**How to complete this task:** In the judgment on the transport suit below, transcribe the passage that begins at "5. To this stance" and stops after "of the Committee.".

**Extract:**
○ ○ ○ ○ ○ ○ ○

4. Mr. R. K. Mittal, learned counsel for the plaintiff-respondents, does not dispute the existence of the statutory provisions and the constitution of the Board of Inspection. What his precise grievance is that this Board no doubt keeps from time to time carrying out the purposes of the Act and the rules framed thereunder but that inspection, so far as the Government vehicles are concerned, is a mere formality and in any case the Board is not there to check the day-to-day functioning of the public passenger transport in the city when defective vehicles plying on the roads are a common sight. He urges that Chandigarh being a town of the educated and the elite has more awareness, which is reflected in the filing of the suit by the plaintiff-respondents. He further says that the only way to vouchsafe and ensure safety on the roads was by prohibiting plying of defective vehicles and to ask for an independent Committee of Experts to go into the question. And thus the Court had for the purpose appointed a Committee with limited powers only to give it facts and figures on the basis of which it could mould the relief, if at all the plaintiffs were entitled to.
5. To this stance of the plaintiff-respondents, Mr. Ashok Bhan has vehemently urged that the suit as such was not maintainable and there was thus no question of appointing a Committee to intermeddle with the affairs of the Chandigarh Transport Undertaking He is otherwise of the view that in case the Court requires any information with regard to the vehicles owned by the Chandigarh Transport Undertaking, generally or specifically, the petitioners would be willing to supply the same. Further he states that any information with regard to the drivers, their length of service, convictions and punishment for misconduct etc. can also be supplied to Court directly without the intermeddling of the Committee.
6. Principally on examining the respective contentions of the learned counsel for the parties. I am of the view that though the power of the Court is quite wide in S. 91, Civil P.C. (not in any event holding that the suit is maintainable), the discretion of the Court in granting interim relief has to be governed by well recognised judicial principles. Grant of the appointment of a local commission, though permissible, is again a matter which has to be decided judicially in the circumstances of the case. As far as I have been able to discern from the frame of the suit, appropriate relief is sought on the basis of wrongful omissions of the defendant-petitioners in not keeping their buses roadworthy and their drivers fit and healthy capable of sitting on the steering wheel. I can even go to the length of assuming that the wrongful act conceived of in S. 91, Civil P.C. is inclusive of 'wrongful omissions' as well, taking aid of S. 3(2) of the General Clauses Act where the word 'act' can also mean to extend to a legal omission also. But still in a welfare State of ours, where all citizens are co-participants in the democratic process, persons who have specifically been assigned public functions cannot be made suspects outright if something is remiss in the rendering of public services. It is true that certificate of fitness, as envisaged under S. 38 of the Motor Vehicles Act, is not a positive guarantee for the roadworthiness of the vehicle thereafter, yet is a working basis to go on with, signifying that on particular date the vehicle, when tested, was roadworthy and thus certified to be fit for being used as a transport vehicle. The period of fitness, whether it expires after six months, one year or two years, as the case may be, only means that the expectancy of its remaining roadworthy has been put to that date but not as an absolute guarantee that it would remain roadworthy. Thus, the claim of the plaintiff-respondents that the Board of Inspection serves no purpose at all is rather fallacious. Later, even if in the course of running a vehicle it gets a defect, it is required to be repaired before renewal of certificate of fitness can ever be asked for. This method serves dually towards keeping the vehicles roadworthy and by periodic certification, ensuring their upkeep.

○ ○ ○ ○ ○ ○ ○

**The data:**
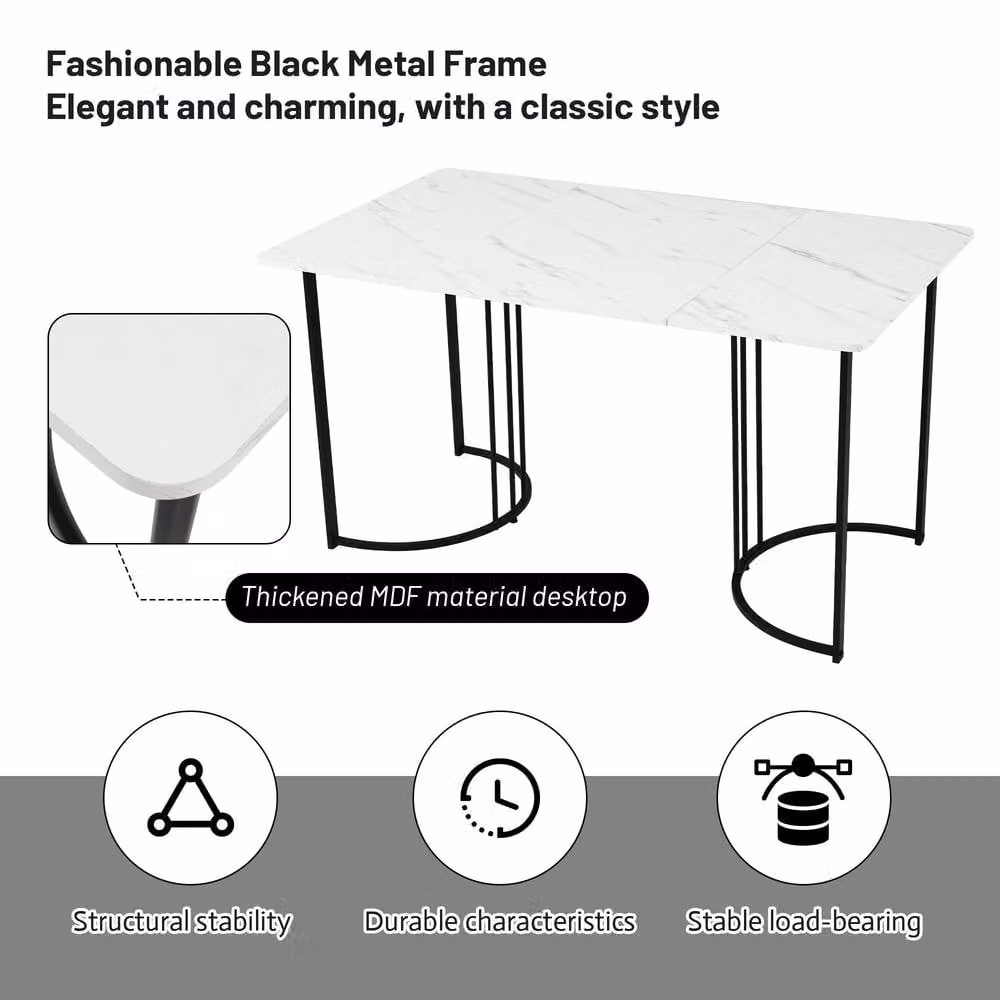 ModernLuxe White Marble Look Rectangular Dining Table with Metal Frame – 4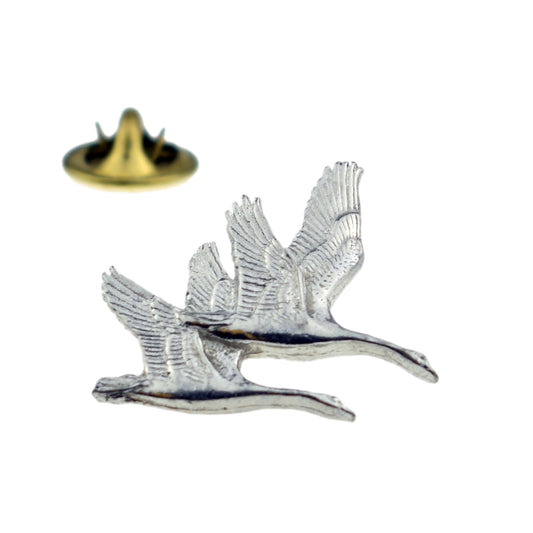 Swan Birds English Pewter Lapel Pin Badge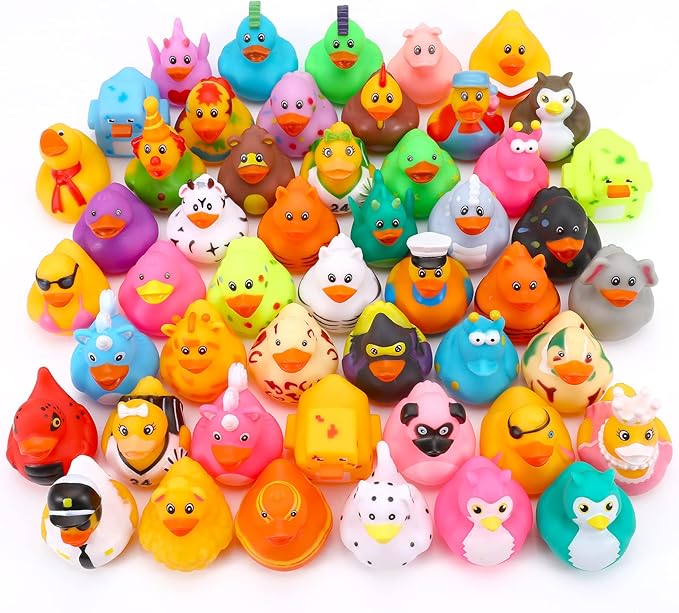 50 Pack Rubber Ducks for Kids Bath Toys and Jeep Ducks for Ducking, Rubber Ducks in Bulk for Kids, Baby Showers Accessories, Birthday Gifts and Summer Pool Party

○ ○ ○ ○ ○ ○ ○

**Reply:**
5. To this stance of the plaintiff-respondents, Mr. Ashok Bhan has vehemently urged that the suit as such was not maintainable and there was thus no question of appointing a Committee to intermeddle with the affairs of the Chandigarh Transport Undertaking He is otherwise of the view that in case the Court requires any information with regard to the vehicles owned by the Chandigarh Transport Undertaking, generally or specifically, the petitioners would be willing to supply the same. Further he states that any information with regard to the drivers, their length of service, convictions and punishment for misconduct etc. can also be supplied to Court directly without the intermeddling of the Committee.